#### Provided passage ####

Like noted before, there is a flag that indicates that a sector number
follows the sector data.  If this flag indicates that a sector number
follows the sector data, the number of the current sector is appended
to the archive buffer, in the 6502 low/high byte format.  Then an
attempt is made to compress the current sector.  There are four
different compression algorithms that can be applied.  Each of them is
applied to the sector in turn, and if the result is successful, the
resulting compressed data is appended to the archive buffer, with the
type of compression pre-pended.  Older versions of Diskcomm used a
fifth algorithm.  This is now obsoleted by one of the remaining four
algorithms, so this old algorithm is no longer applied when an archive
is being created.  However, some very old archive may still contain a
sector that was compressed by this algorithm.  If the sector data
cannot be compressed by one of the four algorithms, the data is stored
uncompressed.

Compression of sectors continues until memory runs out, or until there
are no more sectors left to process.  Due to memory limitations, there
is a maximum of just over 24K of data that can be stored in the
archive buffer.  When appending the compressed data to the buffer
causes the buffer to contain about 24K of compressed data, the buffer
is full, and it is flushed to disk.  A system that has more than 64K
of memory can hold multiple buffers before the data is actually
flushed to disk.  Each buffer load is considered to be a pass in the
compression of the disk.  A pass is an undefined number of compressed
sectors, that is considered complete when hex 5F02 ( dec 24322 ) bytes
of data or more has been accumulated.  The end of pass information is
then appended to the pass.  A pass must be no larger than hex 6002
bytes.  Each pass starts with the header, which consists of two bytes.

#### Data listing ####

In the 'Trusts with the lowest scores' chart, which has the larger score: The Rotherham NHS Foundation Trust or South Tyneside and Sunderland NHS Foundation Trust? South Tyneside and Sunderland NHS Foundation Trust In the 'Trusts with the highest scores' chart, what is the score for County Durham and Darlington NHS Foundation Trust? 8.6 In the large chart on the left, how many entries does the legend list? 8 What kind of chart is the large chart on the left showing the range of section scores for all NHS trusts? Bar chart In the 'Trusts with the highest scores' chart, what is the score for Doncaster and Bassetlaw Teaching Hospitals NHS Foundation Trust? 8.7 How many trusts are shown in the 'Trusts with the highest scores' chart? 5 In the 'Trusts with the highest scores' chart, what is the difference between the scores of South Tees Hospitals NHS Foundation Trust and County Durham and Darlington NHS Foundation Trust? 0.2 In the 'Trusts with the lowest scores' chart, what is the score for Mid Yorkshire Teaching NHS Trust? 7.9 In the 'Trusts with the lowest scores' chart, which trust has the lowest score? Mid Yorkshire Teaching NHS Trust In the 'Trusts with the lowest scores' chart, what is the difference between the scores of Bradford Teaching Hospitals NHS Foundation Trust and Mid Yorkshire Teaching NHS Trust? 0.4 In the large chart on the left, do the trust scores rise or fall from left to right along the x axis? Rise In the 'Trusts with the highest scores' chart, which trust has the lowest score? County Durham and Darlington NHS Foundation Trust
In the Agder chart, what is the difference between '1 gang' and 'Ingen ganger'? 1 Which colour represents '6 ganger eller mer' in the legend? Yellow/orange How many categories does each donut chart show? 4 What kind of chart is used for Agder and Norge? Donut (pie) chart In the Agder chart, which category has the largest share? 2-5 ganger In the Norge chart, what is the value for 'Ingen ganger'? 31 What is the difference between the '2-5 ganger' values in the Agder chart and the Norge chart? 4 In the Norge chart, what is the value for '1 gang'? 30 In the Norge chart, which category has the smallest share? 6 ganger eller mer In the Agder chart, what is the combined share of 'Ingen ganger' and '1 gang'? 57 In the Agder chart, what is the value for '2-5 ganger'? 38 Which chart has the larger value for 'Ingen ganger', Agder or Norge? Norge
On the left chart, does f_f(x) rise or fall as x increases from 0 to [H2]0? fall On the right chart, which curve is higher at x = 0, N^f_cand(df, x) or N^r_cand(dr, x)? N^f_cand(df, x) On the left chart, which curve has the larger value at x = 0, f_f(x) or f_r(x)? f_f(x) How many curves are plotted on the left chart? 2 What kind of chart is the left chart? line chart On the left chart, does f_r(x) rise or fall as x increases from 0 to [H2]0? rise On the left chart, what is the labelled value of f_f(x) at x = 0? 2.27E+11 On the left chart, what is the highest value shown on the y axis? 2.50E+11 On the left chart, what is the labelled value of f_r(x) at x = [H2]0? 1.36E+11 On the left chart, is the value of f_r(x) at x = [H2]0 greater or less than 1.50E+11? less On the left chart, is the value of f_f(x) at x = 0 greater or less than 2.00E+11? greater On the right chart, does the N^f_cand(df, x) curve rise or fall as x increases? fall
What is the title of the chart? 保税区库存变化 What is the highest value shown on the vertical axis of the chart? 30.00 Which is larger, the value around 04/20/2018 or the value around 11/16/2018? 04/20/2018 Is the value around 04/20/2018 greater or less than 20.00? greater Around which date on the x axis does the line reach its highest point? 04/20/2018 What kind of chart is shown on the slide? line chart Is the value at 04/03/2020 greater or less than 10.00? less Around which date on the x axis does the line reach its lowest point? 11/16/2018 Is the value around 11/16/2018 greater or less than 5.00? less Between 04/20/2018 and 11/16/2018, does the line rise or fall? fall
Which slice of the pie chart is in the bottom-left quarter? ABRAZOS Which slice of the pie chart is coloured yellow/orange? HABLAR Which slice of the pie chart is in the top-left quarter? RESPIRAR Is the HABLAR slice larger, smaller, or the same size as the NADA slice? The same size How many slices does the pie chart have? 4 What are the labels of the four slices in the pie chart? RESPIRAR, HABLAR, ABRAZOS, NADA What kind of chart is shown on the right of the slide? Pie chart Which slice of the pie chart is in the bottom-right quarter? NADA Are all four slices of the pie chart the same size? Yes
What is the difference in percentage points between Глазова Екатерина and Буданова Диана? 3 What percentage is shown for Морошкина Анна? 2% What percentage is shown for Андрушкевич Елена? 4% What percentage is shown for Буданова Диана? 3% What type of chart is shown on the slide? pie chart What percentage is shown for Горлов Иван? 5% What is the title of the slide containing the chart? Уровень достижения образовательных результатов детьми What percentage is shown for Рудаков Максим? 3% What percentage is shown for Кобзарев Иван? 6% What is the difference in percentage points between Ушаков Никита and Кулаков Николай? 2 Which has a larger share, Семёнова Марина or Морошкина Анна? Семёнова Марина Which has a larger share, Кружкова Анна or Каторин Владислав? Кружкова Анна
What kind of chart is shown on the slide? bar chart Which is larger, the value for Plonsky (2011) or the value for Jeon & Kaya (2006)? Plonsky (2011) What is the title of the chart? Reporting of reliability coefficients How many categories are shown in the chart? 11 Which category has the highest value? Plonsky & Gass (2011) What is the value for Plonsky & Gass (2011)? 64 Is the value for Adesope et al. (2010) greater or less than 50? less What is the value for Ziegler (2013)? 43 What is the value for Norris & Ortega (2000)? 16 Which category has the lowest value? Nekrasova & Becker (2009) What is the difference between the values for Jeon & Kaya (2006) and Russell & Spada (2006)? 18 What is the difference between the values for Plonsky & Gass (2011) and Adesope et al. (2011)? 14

####

• _What the task requires_
Please list every item that the Diskcomm compression text says is appended to the archive buffer or to a pass. You can complete this work without the records.

• _Solution to this problem_
- The number of the current sector, in the 6502 low/high byte format
- The resulting compressed data, with the type of compression pre-pended
- The end of pass information